Of all the tales of the riverbank the cliffs that tower over the Severn hold the oldest of them all. Ellie gets down and dusty with palaeontologist Dean Lomax to explore the millions of years of history hidden at Hock Cliff, South Gloucestershire, one of the country’s most fruitful fossil spots. They comb the rocks and find relics of creatures from the Jurassic and Triassic periods, this is 100,000 and 200,000 million years old! Dean explains Ellie why the banks of the River Severn are incredibly rich in fossils and shares his top tips on fossil hunting.
It’s harvest time on the River Waveny in Suffolk. This stretch of picturesque river has banks full of bulrushes and has remained untouched for the past fifty years … until now. With the health of the river improving the local crop can finally be harvested. John Craven joins Anna Toulson, from Waveny Rush, to find out how they’re reaping the rewards of this once impassable stretch of water. John gets stuck in and helps Anna cut bulrushes by hand. He then meets up with experienced weaver Millie Baxter back at the workshop, where she teaches John the ancient craft of turning the rushes into beautiful baskets and rugs.
Ellie witnesses the ancient spring sight of ‘Elvermen’ hunched along the banks of the River Severn in order to net one of the oldest creatures on earth – elvers. Although she’s lived in Gloucestershire her whole life, Ellie has never witnessed the spectacle. It only takes place when conditions are perfect – under a cloak of darkness when spring tides are at their highest. Whilst there Ellie finds out how elvermen, the fisheries and eel conservation groups are all working together to keep the tradition of elvering, and this critically endangered species, alive.
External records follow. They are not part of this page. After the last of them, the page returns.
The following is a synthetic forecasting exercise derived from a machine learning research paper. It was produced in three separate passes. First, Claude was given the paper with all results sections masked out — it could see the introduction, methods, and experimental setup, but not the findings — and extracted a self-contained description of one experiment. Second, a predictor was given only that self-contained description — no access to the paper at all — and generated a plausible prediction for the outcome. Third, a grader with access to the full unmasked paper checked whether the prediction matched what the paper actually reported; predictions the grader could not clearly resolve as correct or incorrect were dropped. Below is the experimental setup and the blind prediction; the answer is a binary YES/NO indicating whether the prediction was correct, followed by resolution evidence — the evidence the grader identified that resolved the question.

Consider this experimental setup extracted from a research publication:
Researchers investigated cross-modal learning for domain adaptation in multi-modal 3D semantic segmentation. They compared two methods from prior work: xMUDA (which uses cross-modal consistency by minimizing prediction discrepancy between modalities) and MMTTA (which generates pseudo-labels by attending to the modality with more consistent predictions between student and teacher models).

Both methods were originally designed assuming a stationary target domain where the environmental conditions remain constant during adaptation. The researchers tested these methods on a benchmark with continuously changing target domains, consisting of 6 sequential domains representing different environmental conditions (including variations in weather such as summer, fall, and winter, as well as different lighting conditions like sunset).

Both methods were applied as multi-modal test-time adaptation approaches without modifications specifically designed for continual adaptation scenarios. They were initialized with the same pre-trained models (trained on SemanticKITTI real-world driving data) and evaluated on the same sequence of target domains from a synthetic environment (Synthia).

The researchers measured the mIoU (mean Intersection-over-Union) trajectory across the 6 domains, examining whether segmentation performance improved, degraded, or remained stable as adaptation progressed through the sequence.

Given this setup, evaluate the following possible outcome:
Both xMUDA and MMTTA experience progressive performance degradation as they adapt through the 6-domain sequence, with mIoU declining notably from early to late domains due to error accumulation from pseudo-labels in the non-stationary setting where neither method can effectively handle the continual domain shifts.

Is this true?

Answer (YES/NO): NO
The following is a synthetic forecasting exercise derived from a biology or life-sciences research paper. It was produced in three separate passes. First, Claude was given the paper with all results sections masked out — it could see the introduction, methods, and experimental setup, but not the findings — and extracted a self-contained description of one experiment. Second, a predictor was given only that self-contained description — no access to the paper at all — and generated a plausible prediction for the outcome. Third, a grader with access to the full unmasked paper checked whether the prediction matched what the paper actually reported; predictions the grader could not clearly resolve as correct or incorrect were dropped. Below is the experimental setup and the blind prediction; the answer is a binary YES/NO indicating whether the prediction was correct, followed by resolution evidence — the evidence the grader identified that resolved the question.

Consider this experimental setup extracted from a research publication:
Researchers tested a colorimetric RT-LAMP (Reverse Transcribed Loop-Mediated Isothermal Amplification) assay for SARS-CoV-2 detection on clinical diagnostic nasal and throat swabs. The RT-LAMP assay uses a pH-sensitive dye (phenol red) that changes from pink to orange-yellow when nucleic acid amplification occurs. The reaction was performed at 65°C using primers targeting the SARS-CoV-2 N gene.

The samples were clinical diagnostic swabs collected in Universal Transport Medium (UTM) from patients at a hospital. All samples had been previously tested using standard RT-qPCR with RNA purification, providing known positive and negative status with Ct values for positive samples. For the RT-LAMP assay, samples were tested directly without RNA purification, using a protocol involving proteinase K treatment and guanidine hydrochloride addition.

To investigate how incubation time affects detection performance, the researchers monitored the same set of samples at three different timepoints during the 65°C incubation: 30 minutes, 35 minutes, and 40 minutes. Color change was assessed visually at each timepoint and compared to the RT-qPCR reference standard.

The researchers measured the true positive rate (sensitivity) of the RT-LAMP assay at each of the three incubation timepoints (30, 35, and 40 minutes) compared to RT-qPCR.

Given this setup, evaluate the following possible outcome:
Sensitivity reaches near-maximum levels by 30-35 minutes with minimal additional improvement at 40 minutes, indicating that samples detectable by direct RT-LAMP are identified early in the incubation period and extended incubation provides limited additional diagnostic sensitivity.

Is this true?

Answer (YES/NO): NO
Down on the River Wye Anita is helping Jim Jones of the Surrey Wildlife Trust look for a very special creature, the humble harvest mouse. Jim and his team of volunteers are looking at the genetic similarities between different populations. This work is vital if they are to show how effective the county’s wildlife corridors are. But the weather is against them and it seems they might be out of luck.
On 27th May couple Kathryn Skipp and Tim Jeffree and their dog Daisy will embark upon the ultimate river challenge. They will paddle 100 miles down the river Wye over the course of five days in a canoe they built themselves, and all to raise money for charity. Ellie joins them on the canoe’s maiden voyage on the Severn near Haw Bridge in Gloucestershire. Ellie finds out how a walk by the river inspired woodworker Tim to turn his hand to making a Canadian Canoe and wishes them good luck for the big day ahead.